[Work request A] According to the equity-linked note text, what two parts make up an equity-linked put option?
[Work request B] Please output a portion of the equity-linked note text word for word, starting at the words "Equity-linked notes come" and stopping after the words "product is $10000.".

Passage for review: Begin

= Equity-linked note =

Financial instrument

An equity-linked note (ELN) is a debt instrument, usually a bond issued by a financial institution such as an investment bank or a subsidiary of a commercial bank. ELNs are liabilities of the issuer, but the final payout to the investor is based on an unrelated company's stock price, a stock index or a group of stocks or stock indices. The underlying stocks typically have large market capitalizations. Equity-linked notes are a type of structured product and are often marketed to unsophisticated retail investors.

Equity-linked notes come in various forms, including the following.

==Equity-linked put option==
An equity-linked put option (ELPO) is a structured product composed of a deposit, and a short put option.

The underlying stock, exercise price and maturity date determine the principal and interest of the product. The face value of the product is the exercise price times the trading unit, for example, if the exercise price is $100 and the product is sold at 100 shares per lot, the face value of the product is $10000.

The product is sold at a discount, which is the option premium received by selling the put option. Using the example above, if the option premium is $2 (per share), the product is then sold at $9800.

On the expiry day, if the stock is trading at or above the exercise price, the option is not exercised and the investor receives the full face value of the product. ($10000 in the example). However, if the stock is trading below the exercise price, the investor receives the stock instead.

==Principal-guaranteed notes==
A principal-guaranteed note (PGN) is a structured product composed of a zero-coupon bond and a long option, which may be a call option or put option. The product is principal-protected, i.e. the investor is guaranteed to receive at least 100% of the original amount.

The product is sold at the face value, where the discount on the zero-coupon bond is used to buy an option. If the underlying product goes in favour of the investor, the option is exercised to create additional return.

Passage for review: End
Listed records: Begin

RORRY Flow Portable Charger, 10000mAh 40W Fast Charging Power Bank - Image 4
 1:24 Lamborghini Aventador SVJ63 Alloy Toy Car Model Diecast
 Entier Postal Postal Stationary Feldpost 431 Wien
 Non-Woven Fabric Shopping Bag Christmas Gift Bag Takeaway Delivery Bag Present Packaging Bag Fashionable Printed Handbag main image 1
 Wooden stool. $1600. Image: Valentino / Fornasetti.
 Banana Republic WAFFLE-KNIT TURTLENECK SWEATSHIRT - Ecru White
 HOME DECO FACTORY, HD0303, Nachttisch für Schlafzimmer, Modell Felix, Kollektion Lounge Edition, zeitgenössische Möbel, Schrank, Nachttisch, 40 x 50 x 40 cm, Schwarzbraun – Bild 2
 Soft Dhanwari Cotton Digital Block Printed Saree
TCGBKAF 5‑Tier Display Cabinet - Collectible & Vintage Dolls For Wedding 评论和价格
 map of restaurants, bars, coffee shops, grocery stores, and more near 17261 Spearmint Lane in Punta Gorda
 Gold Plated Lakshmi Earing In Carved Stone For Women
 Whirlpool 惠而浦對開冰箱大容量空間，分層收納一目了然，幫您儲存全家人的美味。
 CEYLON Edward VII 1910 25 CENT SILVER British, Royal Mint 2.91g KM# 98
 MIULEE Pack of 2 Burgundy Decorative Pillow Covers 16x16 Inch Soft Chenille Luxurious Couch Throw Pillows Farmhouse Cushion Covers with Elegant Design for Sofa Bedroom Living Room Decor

Listed records: End

[Answer box A] A deposit and a short put option.

[Answer box B]
Equity-linked notes come in various forms, including the following.

==Equity-linked put option==
An equity-linked put option (ELPO) is a structured product composed of a deposit, and a short put option.

The underlying stock, exercise price and maturity date determine the principal and interest of the product. The face value of the product is the exercise price times the trading unit, for example, if the exercise price is $100 and the product is sold at 100 shares per lot, the face value of the product is $10000.